Finally, there is the matter of Moses’ death, at the end of the Pentateuch in Deuteronomy 34. “You shall not cross over there,” God decrees as Moses gazes across the Jordan. Rather, Moses dies in Moab (an unfriendly country to Israel) on Mt. Nebo – a strange and solitary death for a strangely solitary man. The portrayal of Moses as distant and unapproachable, as the only biblical leader to see God “face to face” (Deuteronomy 34:10), presents Moses as representative of the Israelites – a people set apart. At the same time, it encourages readers to concentrate more on the law he delivered from God than on the life he lived.
Scripture addresses the reason for Moses’ death on Mt. Nebo, but leaves us to wonder why the penalty was so severe (Numbers 20:6-13; 27:12-14; Deuteronomy 3:26; 4:21; 32:50-52). All of this serves to underscore what an extraordinary fate Moses was given, and how well it echoes the equally strange picture of his origins in, but not of, Israel.
Who, then, is Moses? Despite his complex portrayal, he is the appointed one who leads Israel to “serve God on this mountain (Sinai)” (Exodus 3:12), and so to receive the Law for their lives.
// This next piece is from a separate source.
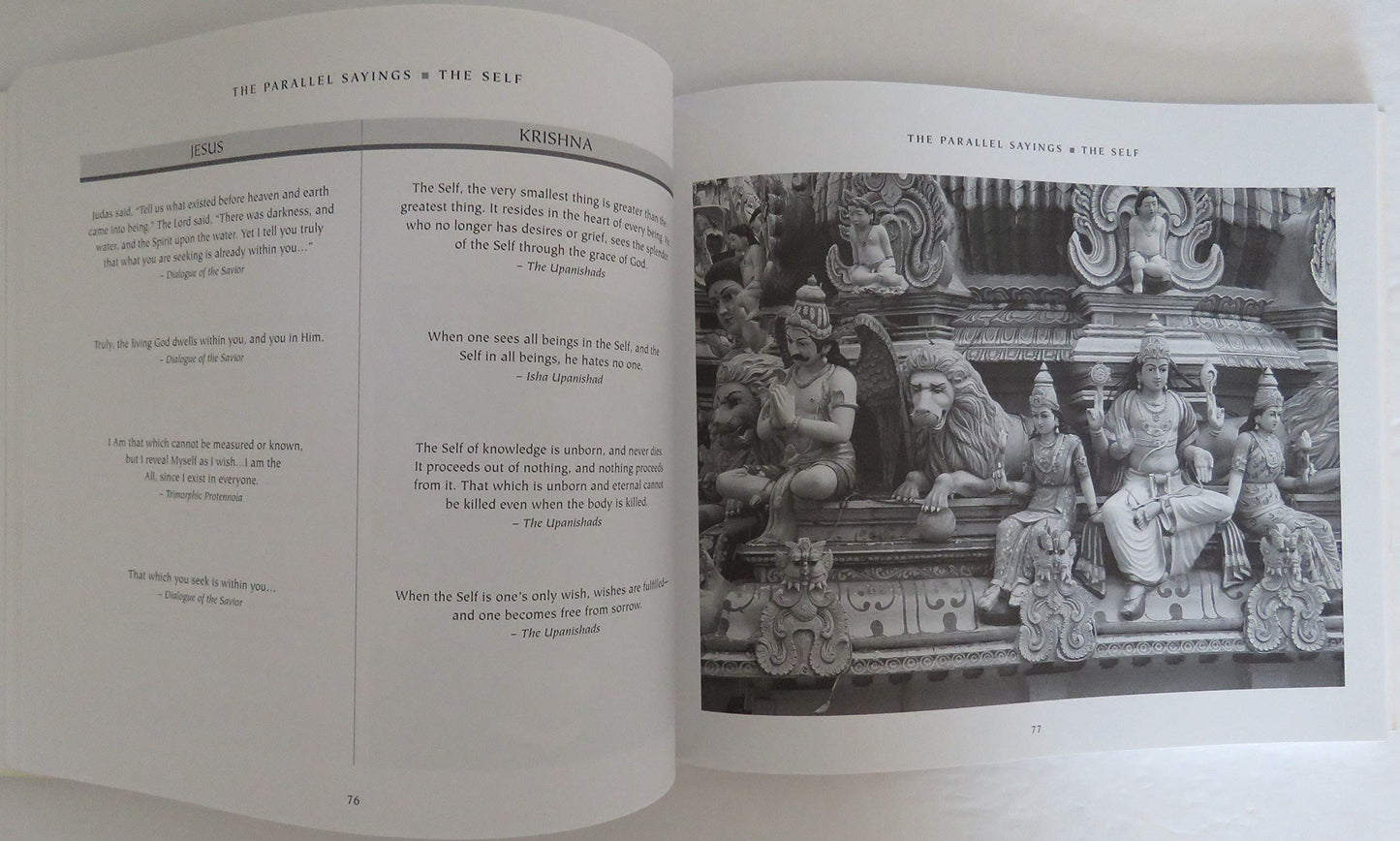 Jesus, Krishna, Buddha and Lao Tzu: The Parallel Sayings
The Bible indeed presents Moses as a man apart – apart not only from the people he leads and from the land to which he leads them, but apart also, in many fundamental ways, from the kinds of leaders the previous generations of patriarchal figures had been. He remains the permanent outsider, a unique and towering figure. A unique and towering example of faith.